(Stored entries)
● ● ● ● ●

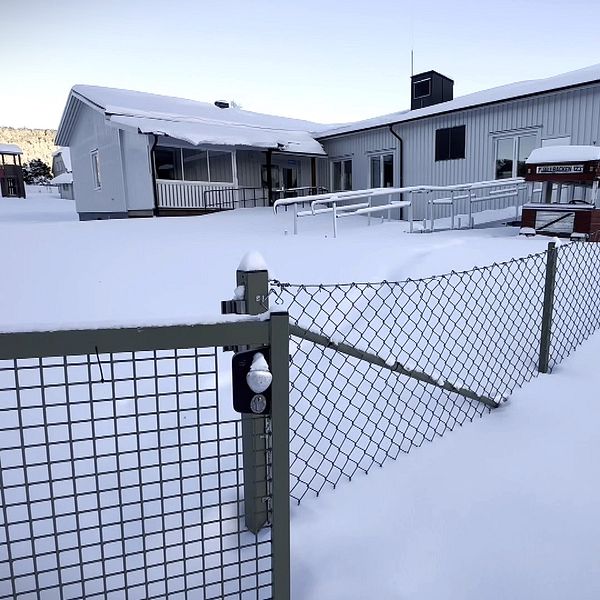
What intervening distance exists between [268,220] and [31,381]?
9.95 m

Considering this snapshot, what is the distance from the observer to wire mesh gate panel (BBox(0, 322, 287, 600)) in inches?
46.0

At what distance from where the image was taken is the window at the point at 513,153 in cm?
1223

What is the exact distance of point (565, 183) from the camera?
8297 millimetres

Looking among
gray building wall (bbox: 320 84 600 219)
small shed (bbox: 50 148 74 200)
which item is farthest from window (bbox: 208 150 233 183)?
small shed (bbox: 50 148 74 200)

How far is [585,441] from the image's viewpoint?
8.29ft

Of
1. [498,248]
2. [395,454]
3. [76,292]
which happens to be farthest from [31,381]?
[498,248]

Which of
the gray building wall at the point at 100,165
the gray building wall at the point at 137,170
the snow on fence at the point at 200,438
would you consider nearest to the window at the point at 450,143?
the gray building wall at the point at 137,170

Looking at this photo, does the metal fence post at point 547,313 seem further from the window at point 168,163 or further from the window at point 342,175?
the window at point 168,163

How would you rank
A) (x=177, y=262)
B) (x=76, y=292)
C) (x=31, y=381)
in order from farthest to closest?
(x=177, y=262), (x=76, y=292), (x=31, y=381)

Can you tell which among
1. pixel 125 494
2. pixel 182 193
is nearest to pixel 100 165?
pixel 182 193

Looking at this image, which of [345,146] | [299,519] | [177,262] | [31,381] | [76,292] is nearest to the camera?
[299,519]

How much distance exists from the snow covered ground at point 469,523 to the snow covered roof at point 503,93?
10861 mm

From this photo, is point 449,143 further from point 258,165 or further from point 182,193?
point 182,193

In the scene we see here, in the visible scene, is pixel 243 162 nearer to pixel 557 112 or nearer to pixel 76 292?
pixel 557 112
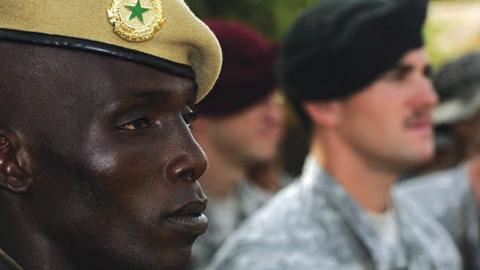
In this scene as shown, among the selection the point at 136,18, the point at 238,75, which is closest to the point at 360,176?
the point at 238,75

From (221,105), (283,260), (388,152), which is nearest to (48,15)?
(283,260)

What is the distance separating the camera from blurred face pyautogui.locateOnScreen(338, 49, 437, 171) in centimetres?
439

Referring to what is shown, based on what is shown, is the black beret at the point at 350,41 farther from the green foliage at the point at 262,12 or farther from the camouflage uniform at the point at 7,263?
the green foliage at the point at 262,12

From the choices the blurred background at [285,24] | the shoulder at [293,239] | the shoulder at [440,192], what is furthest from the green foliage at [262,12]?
the shoulder at [293,239]

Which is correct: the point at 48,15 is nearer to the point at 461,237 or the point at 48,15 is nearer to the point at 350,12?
the point at 350,12

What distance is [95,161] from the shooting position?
7.12ft

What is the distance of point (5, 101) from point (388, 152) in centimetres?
239

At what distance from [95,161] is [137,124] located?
4.2 inches

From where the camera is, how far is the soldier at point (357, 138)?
4.16 metres

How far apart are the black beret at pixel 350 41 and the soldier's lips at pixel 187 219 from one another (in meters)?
2.14

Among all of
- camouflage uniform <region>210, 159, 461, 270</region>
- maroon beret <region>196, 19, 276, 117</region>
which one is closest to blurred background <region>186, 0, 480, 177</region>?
maroon beret <region>196, 19, 276, 117</region>

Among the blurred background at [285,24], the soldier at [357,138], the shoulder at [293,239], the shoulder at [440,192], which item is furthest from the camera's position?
Result: the blurred background at [285,24]

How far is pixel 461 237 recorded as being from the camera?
5273 millimetres

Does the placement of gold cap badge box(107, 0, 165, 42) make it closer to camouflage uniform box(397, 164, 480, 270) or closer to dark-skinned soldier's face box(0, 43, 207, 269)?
dark-skinned soldier's face box(0, 43, 207, 269)
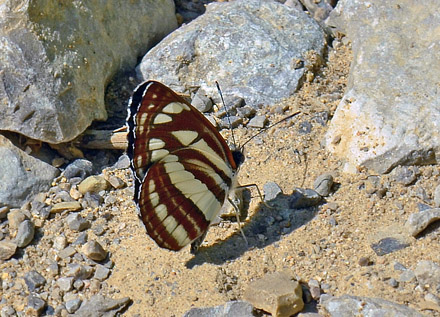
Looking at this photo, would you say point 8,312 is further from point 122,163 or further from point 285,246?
point 285,246

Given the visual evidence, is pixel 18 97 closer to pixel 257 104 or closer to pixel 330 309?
pixel 257 104

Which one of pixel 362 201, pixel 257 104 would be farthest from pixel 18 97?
pixel 362 201

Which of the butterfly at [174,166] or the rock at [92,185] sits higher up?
the butterfly at [174,166]

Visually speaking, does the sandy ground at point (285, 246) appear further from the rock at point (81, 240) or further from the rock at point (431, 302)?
the rock at point (81, 240)

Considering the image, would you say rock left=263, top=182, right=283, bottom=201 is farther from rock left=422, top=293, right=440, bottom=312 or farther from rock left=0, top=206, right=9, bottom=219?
rock left=0, top=206, right=9, bottom=219

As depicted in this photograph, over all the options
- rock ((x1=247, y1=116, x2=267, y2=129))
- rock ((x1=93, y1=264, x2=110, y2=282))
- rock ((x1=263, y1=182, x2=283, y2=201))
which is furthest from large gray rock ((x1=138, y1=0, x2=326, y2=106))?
rock ((x1=93, y1=264, x2=110, y2=282))

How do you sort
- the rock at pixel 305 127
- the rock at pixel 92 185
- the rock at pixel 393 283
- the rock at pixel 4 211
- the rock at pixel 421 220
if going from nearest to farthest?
the rock at pixel 393 283 < the rock at pixel 421 220 < the rock at pixel 4 211 < the rock at pixel 92 185 < the rock at pixel 305 127

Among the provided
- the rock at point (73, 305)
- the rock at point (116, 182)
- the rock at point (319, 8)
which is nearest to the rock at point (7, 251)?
the rock at point (73, 305)

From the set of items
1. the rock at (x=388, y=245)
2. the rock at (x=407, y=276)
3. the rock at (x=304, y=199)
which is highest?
the rock at (x=407, y=276)
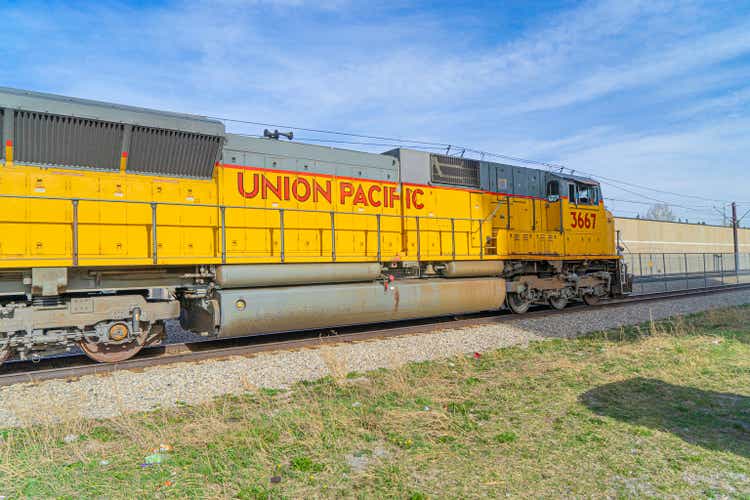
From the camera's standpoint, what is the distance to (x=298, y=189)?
9.64m

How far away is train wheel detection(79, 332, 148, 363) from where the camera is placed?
7.43 metres

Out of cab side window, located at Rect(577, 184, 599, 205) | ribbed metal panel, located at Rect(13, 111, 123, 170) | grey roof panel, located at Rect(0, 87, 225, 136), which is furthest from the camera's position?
cab side window, located at Rect(577, 184, 599, 205)

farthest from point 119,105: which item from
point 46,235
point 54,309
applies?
point 54,309

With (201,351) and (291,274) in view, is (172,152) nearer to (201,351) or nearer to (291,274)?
(291,274)

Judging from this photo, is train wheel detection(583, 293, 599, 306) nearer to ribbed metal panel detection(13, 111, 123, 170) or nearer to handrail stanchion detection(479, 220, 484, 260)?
handrail stanchion detection(479, 220, 484, 260)

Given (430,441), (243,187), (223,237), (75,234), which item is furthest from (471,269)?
(75,234)

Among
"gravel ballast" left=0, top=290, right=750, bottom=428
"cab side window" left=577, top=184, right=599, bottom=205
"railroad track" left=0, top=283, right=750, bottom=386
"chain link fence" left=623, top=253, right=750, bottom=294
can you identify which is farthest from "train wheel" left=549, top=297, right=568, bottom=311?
"chain link fence" left=623, top=253, right=750, bottom=294

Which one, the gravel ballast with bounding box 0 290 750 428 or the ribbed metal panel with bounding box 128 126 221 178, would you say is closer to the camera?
the gravel ballast with bounding box 0 290 750 428

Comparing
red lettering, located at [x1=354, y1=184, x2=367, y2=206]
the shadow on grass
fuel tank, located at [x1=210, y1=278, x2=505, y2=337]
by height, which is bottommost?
the shadow on grass

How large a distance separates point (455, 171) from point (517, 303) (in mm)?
4218

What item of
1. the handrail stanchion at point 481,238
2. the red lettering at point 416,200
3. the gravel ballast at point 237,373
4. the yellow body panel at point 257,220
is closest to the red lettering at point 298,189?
the yellow body panel at point 257,220

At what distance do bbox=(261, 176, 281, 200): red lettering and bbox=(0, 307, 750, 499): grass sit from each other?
A: 428 cm

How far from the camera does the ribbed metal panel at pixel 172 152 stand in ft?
26.0

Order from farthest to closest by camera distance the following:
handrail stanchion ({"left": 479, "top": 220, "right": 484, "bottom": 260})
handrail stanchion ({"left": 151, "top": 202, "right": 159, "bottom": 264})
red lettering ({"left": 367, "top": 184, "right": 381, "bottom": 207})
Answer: handrail stanchion ({"left": 479, "top": 220, "right": 484, "bottom": 260}), red lettering ({"left": 367, "top": 184, "right": 381, "bottom": 207}), handrail stanchion ({"left": 151, "top": 202, "right": 159, "bottom": 264})
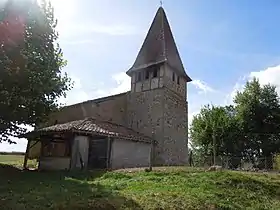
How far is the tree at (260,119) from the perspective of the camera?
34781 millimetres

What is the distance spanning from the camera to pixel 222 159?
27.0 metres

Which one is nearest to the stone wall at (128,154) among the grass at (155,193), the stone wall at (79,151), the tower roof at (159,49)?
the stone wall at (79,151)

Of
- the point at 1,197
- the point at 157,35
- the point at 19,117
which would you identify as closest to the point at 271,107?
the point at 157,35

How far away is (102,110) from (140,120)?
355 cm

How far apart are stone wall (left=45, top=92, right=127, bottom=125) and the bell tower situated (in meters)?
0.79

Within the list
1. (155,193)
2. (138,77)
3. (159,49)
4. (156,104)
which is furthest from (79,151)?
(159,49)

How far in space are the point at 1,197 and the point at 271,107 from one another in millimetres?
33470

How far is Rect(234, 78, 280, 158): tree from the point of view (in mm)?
34781

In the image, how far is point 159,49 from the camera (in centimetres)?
2988

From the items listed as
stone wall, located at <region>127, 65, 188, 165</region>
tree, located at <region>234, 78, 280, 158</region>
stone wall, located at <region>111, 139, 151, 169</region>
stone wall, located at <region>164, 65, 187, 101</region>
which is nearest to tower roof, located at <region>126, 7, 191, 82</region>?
stone wall, located at <region>164, 65, 187, 101</region>

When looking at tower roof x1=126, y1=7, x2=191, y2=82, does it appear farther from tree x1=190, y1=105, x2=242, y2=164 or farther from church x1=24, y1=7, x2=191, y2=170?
tree x1=190, y1=105, x2=242, y2=164

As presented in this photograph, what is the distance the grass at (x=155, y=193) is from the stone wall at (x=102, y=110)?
40.3 feet

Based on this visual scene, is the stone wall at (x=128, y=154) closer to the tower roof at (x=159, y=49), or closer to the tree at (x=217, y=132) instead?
the tower roof at (x=159, y=49)

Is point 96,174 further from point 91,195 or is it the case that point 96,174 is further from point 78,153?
point 91,195
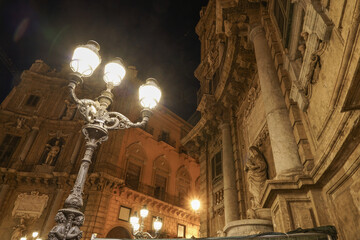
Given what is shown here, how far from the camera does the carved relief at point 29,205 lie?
682 inches

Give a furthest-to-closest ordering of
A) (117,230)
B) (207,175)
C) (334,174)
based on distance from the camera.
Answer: (117,230), (207,175), (334,174)

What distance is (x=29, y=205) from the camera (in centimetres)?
1769

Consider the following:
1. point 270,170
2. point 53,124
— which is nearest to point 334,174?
point 270,170

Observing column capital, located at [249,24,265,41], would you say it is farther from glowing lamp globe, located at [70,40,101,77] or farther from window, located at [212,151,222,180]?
window, located at [212,151,222,180]

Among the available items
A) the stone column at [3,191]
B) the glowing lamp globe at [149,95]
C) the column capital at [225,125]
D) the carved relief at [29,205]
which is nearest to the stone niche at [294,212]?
the glowing lamp globe at [149,95]

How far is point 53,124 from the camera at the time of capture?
22.4m

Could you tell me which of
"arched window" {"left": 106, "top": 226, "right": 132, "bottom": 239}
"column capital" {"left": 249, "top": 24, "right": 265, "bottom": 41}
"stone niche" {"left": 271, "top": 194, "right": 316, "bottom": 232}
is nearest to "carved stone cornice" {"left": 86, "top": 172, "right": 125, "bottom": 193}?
"arched window" {"left": 106, "top": 226, "right": 132, "bottom": 239}

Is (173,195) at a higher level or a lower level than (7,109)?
lower

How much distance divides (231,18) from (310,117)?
19.2 ft

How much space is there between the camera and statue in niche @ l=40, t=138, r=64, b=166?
798 inches

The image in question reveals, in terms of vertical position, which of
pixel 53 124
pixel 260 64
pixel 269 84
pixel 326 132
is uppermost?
pixel 53 124

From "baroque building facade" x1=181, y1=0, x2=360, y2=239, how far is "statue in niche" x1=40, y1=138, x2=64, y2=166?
1582cm

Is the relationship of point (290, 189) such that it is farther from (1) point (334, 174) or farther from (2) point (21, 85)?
(2) point (21, 85)

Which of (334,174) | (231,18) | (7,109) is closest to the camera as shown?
(334,174)
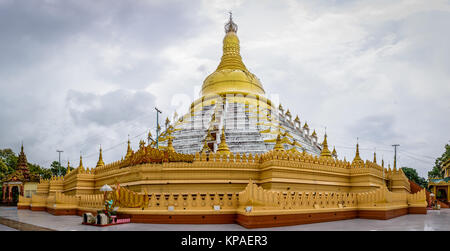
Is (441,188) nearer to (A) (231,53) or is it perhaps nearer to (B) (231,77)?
(B) (231,77)

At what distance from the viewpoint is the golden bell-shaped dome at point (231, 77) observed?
3875 centimetres

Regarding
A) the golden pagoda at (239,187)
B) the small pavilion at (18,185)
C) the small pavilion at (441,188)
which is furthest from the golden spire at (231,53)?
the small pavilion at (18,185)

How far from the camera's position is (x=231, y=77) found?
39406 millimetres

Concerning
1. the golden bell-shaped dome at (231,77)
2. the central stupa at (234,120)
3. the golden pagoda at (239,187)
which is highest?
the golden bell-shaped dome at (231,77)

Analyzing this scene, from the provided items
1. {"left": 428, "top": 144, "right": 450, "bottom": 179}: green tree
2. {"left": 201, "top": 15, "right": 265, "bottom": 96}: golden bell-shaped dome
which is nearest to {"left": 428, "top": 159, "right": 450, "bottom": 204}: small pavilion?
{"left": 428, "top": 144, "right": 450, "bottom": 179}: green tree

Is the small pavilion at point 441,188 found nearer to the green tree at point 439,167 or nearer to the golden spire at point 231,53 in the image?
the green tree at point 439,167

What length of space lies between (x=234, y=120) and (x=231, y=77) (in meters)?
8.26

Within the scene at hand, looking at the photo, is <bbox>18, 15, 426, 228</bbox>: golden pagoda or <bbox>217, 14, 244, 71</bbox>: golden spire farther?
<bbox>217, 14, 244, 71</bbox>: golden spire

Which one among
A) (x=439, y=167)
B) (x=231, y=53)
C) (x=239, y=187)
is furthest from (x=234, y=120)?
(x=439, y=167)

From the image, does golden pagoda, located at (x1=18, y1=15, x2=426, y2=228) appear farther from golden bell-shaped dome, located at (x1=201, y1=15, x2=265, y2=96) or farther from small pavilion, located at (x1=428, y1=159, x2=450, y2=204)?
small pavilion, located at (x1=428, y1=159, x2=450, y2=204)

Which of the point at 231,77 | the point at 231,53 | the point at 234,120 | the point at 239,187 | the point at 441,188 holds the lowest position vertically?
the point at 441,188

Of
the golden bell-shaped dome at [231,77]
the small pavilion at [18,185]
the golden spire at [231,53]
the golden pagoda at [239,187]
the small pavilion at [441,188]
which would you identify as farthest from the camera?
the golden spire at [231,53]

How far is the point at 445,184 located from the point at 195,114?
28318mm

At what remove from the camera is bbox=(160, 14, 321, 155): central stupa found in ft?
Result: 96.6
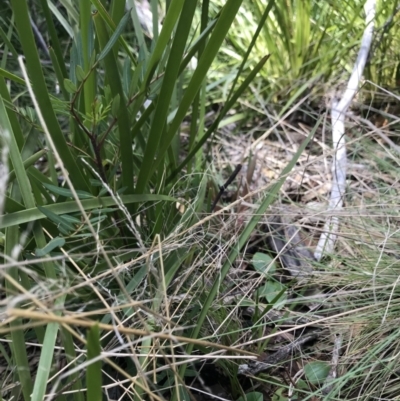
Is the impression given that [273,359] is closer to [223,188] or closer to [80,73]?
[223,188]

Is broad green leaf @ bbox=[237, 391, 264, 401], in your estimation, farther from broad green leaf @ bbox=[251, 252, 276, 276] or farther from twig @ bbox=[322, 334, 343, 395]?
broad green leaf @ bbox=[251, 252, 276, 276]

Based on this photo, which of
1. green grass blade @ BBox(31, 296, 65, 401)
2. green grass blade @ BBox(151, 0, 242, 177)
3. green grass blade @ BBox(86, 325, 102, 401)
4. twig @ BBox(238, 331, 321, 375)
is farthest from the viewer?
twig @ BBox(238, 331, 321, 375)

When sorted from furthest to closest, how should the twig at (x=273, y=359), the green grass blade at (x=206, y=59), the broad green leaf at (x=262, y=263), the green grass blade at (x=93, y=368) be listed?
the broad green leaf at (x=262, y=263)
the twig at (x=273, y=359)
the green grass blade at (x=206, y=59)
the green grass blade at (x=93, y=368)

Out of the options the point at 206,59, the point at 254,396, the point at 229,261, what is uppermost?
the point at 206,59

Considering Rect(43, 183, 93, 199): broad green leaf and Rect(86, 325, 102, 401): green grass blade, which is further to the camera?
Rect(43, 183, 93, 199): broad green leaf

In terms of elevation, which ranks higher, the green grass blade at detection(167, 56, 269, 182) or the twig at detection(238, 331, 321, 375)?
the green grass blade at detection(167, 56, 269, 182)

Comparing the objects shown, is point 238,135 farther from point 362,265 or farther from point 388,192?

● ● ● ● ●

*Instruction*. Could you render the listing as a Markdown table with the columns "Row" and "Listing line", numbering each row? Begin at the line that contains "When sorted from", stop after the final line of the listing, and omit blank lines.

*Response to the task*.
| Row | Listing line |
|---|---|
| 1 | When sorted from furthest to closest, how should the twig at (x=273, y=359), the green grass blade at (x=206, y=59), the broad green leaf at (x=262, y=263), the green grass blade at (x=93, y=368) be listed? |
| 2 | the broad green leaf at (x=262, y=263) |
| 3 | the twig at (x=273, y=359) |
| 4 | the green grass blade at (x=206, y=59) |
| 5 | the green grass blade at (x=93, y=368) |
| 6 | Out of the options the point at 206,59, the point at 254,396, the point at 229,261, what is uppermost? |
| 7 | the point at 206,59 |
| 8 | Considering Rect(43, 183, 93, 199): broad green leaf and Rect(86, 325, 102, 401): green grass blade, which is further to the camera? |
| 9 | Rect(43, 183, 93, 199): broad green leaf |
| 10 | In terms of elevation, which ranks higher, the green grass blade at detection(167, 56, 269, 182) or the twig at detection(238, 331, 321, 375)? |
| 11 | the green grass blade at detection(167, 56, 269, 182) |
| 12 | Comparing the objects shown, is point 238,135 farther from point 362,265 or farther from point 388,192? |